A U.S. Marine assigned to 24th Marine Expeditionary Unit escorts evacuees during an evacuation at Hamid Karzai International Airport, Afghanistan, Aug. 18, 2021. (Nicholas Guevara/U.S. Marine Corps)

Joe Biden was probably always going to be a one-term president. His age was a political liability when he defeated Donald Trump in 2020. And given how time works, it will be more so in 2024.

But his age may be irrelevant in light of the chaos in Kabul. Few politicians can overcome a failed assertion as emphatic and assured as Biden’s on July 8: “The likelihood there’s going to be the Taliban overrunning everything and owning the whole country is highly unlikely.”

Or this: “There’s going to be no circumstance where you see people being lifted off the roof of an embassy in the — of the United States from Afghanistan. It is not at all comparable.”

But, of course, it is comparable, and in ways that have to do with much more than mere optics. Biden was wrong. Everyone would be better served if he could simply say, “Well, we made a mistake.”

DATA BLOCK >>
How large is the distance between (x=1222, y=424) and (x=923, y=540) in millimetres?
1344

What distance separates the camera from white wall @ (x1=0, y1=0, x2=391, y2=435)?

WORK INSTRUCTIONS >> From the commentary on Biden and Kabul, extract the passage starting with "Joe Biden was" and going on through "so in 2024.". The lines above are separate material with no connection to the commentary on Biden and Kabul.

EXERCISE OUTPUT >>
Joe Biden was probably always going to be a one-term president. His age was a political liability when he defeated Donald Trump in 2020. And given how time works, it will be more so in 2024.